(DATA SUPPLIED)

------------------------

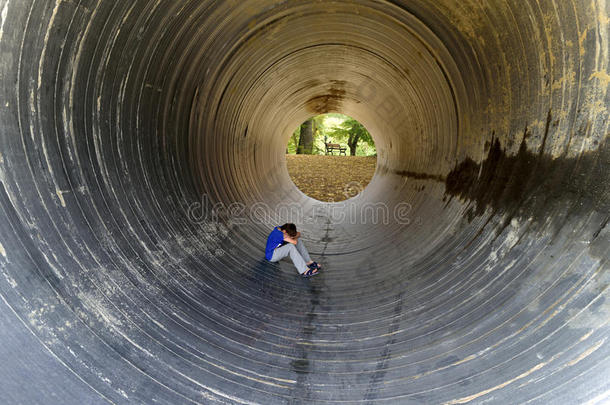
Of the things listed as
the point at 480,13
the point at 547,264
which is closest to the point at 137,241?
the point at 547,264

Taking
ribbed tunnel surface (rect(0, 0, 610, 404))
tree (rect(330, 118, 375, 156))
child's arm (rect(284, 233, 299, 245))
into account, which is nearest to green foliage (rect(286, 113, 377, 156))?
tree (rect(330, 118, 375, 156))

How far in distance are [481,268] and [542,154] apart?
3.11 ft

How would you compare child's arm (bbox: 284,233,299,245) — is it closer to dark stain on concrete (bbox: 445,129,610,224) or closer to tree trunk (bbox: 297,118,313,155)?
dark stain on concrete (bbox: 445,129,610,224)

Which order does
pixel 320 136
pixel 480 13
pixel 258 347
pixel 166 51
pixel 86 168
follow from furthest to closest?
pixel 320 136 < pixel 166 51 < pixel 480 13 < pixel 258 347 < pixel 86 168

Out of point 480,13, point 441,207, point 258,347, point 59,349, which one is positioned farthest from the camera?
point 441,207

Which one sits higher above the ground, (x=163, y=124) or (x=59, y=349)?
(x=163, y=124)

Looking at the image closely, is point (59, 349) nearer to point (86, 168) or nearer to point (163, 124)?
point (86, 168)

------------------------

(JOB) Each record above should come back exactly the same, only without its pictures.

(SOLUTION BELOW)
Of the things listed as
the point at 480,13
the point at 547,264
which is closest to the point at 137,241?
the point at 547,264

Taking
ribbed tunnel surface (rect(0, 0, 610, 404))
tree (rect(330, 118, 375, 156))
child's arm (rect(284, 233, 299, 245))
into account, which is nearest to green foliage (rect(286, 113, 377, 156))?
tree (rect(330, 118, 375, 156))

How far in distance are [481,268] and [542,154] apart?
3.11 ft

How would you compare child's arm (bbox: 284,233,299,245) — is it closer to dark stain on concrete (bbox: 445,129,610,224) or closer to tree trunk (bbox: 297,118,313,155)?
dark stain on concrete (bbox: 445,129,610,224)

Which order does
pixel 320 136
pixel 480 13
pixel 258 347
pixel 166 51
pixel 86 168
follow from furthest to closest?
pixel 320 136 < pixel 166 51 < pixel 480 13 < pixel 258 347 < pixel 86 168

Out of point 480,13, point 441,207, point 258,347, point 59,349, which one is positioned farthest from the camera?
point 441,207

Which one sits higher above the ground, (x=163, y=124) or (x=59, y=349)?
(x=163, y=124)

Looking at the image closely, is point (59, 349) nearer to point (86, 168) or nearer to point (163, 124)?
point (86, 168)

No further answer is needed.